The proposed bills require animals impounded by shelters be spayed or neutered prior to adoption. This is a state-mandated program without funding. In Tennessee, many cities, towns, and counties have little or no animal control and the shelters they do have are frequently no more than a small enclosure with a dog house. The spay/neuter and burdensome reporting/paperwork requirements are costly, impractical, and unreasonable. Further, many private small shelters and rescue organizations operate on a shoestring budget. The proposed legislation if enacted, will chill if not eliminate the critical role they play in providing homes for needy animals, potentially exacerbating current problems.
Not all rescue organizations subscribe to the erroneous belief that "overpopulation" is the cause of the unwanted animal problem. Organizations that do subscribe to this belief are already spaying and neutering voluntarily.
When a shelter gets an animal, the animal becomes the property of that shelter. Animals are defined as property under Tennessee law. To require that those shelters spay/neuter their animals is an infringement of their right to choose how to handle the animals for which they have assumed responsibility. This is a violation of these shelters' Fourth and Fifth Amendment rights.

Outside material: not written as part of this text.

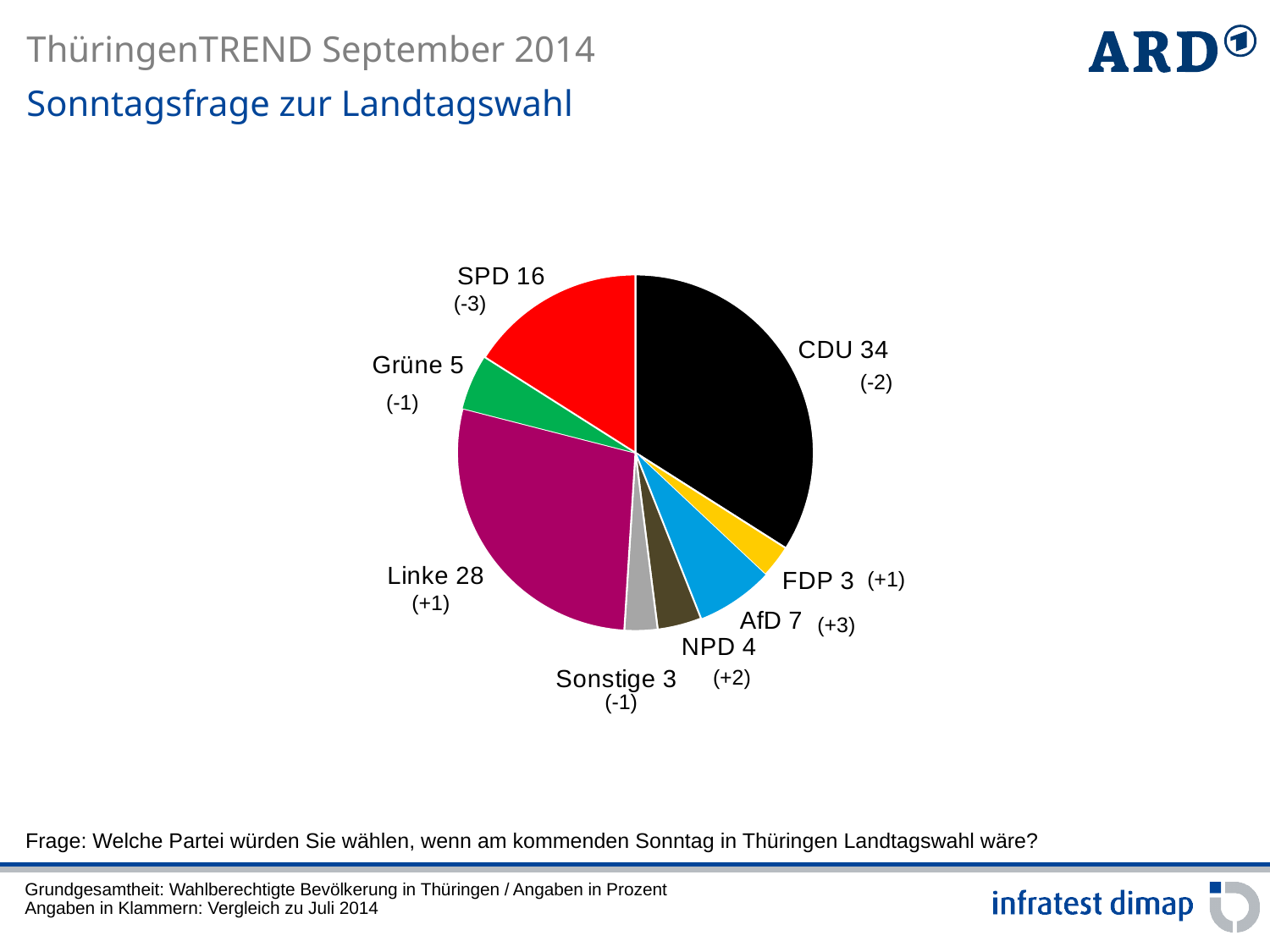
What is the value shown for Linke? 28 How many slices does the pie chart have? 8 Which is larger, the value for Linke or the value for SPD? Linke Which party has the largest slice of the pie? CDU What change compared to July 2014 is shown in parentheses for SPD? -3 What is the title of the slide above the chart? Sonntagsfrage zur Landtagswahl What is the difference between the values for CDU and Linke? 6 What is the value shown for AfD? 7 What is the value shown for CDU? 34 What kind of chart is shown on the slide? pie chart What change compared to July 2014 is shown in parentheses for AfD? +3 What is the value shown for SPD? 16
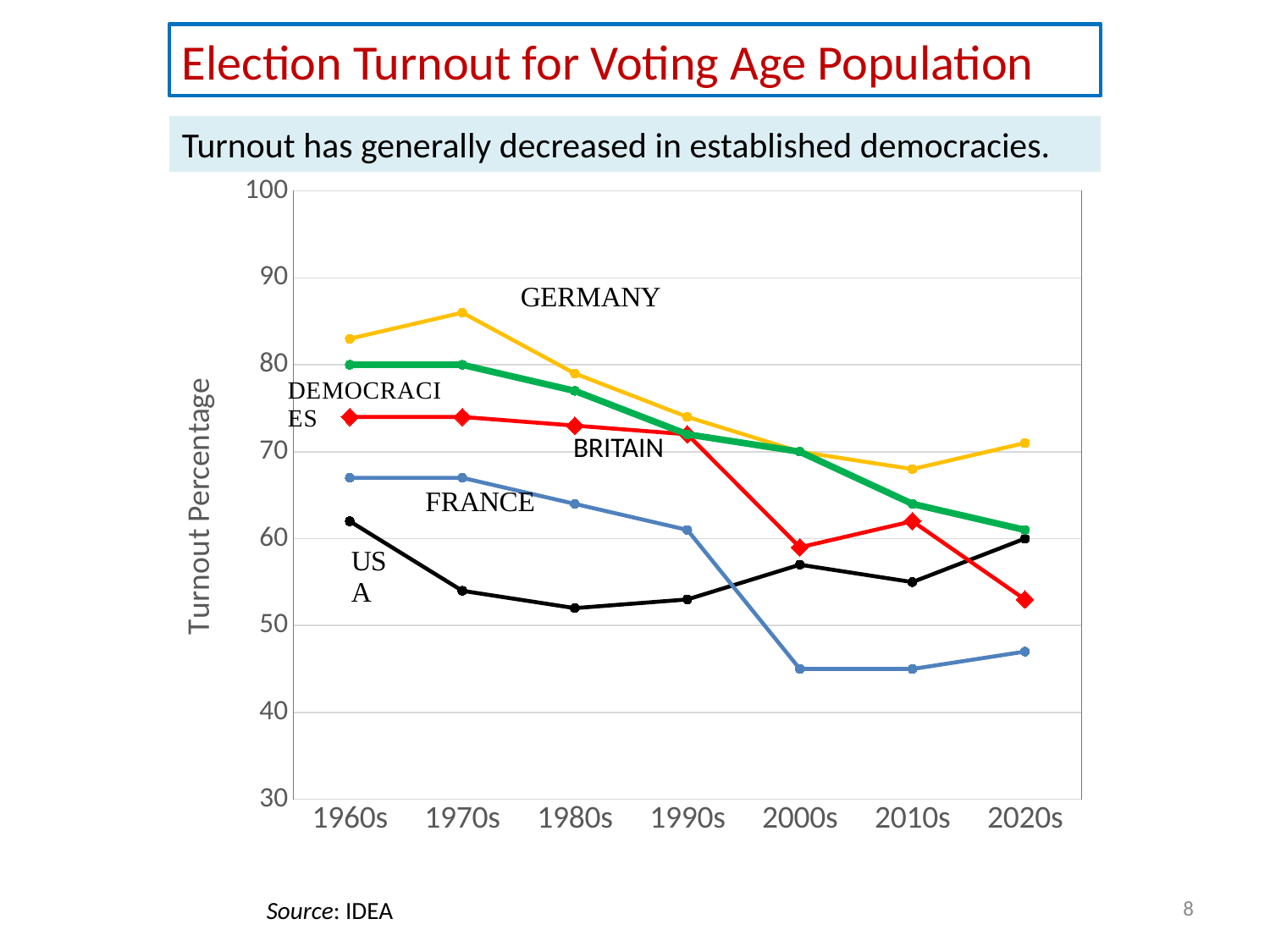
How many decades are shown along the x axis of the chart? 7 In the 1960s, which has the higher turnout, BRITAIN or FRANCE? BRITAIN Does the turnout for FRANCE generally rise or fall from the 1960s to the 2020s? fall In the 2020s, which has the higher turnout, BRITAIN or USA? USA What kind of chart is shown on the slide? line chart Is the value for GERMANY in the 1970s greater or less than 80? greater Is the value for USA in the 1980s greater or less than 60? less How many lines (series) are plotted on the chart? 5 Which series has the highest turnout in the 1960s? GERMANY Which series has the lowest turnout in the 2000s? FRANCE Is the value for FRANCE in the 2000s greater or less than 50? less What is the title of the y axis? Turnout Percentage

There are additional reasons not to support the proposed bills; however, unless you feel the need of such, we believe we have already proven our case adequately. Therefore, to reiterate:
The alleged "overpopulation" of animals is unsubstantiated by the facts and peer-reviewed research.
The shelters proposing this legislation are part of the problem. They should address their complicity in the problem before forcing their position on others.
The logic used to justify the proposed legislation is flawed and erroneous.
The proposed legislation is based on an extremist animal rights agenda.
The proposed legislation creates an unfunded mandate on shelters and burdensome spay/neuter and reporting/paperwork requirements.
The proposed legislation would force every group involved in rescue to comply with the extremist, unsubstantiated position of still other groups.
The proposed legislation violates the Fourth and Fifth Amendment rights of the shelter that choose not to spay and neuter. Shelters that choose to do so are already doing so and do not need legislation to compel them to do so.
We respectfully request that you vote against SB2540 or HB3102 when it comes before you.
Donna Malone, president
Responsible Animal Owners of Tennessee Inc.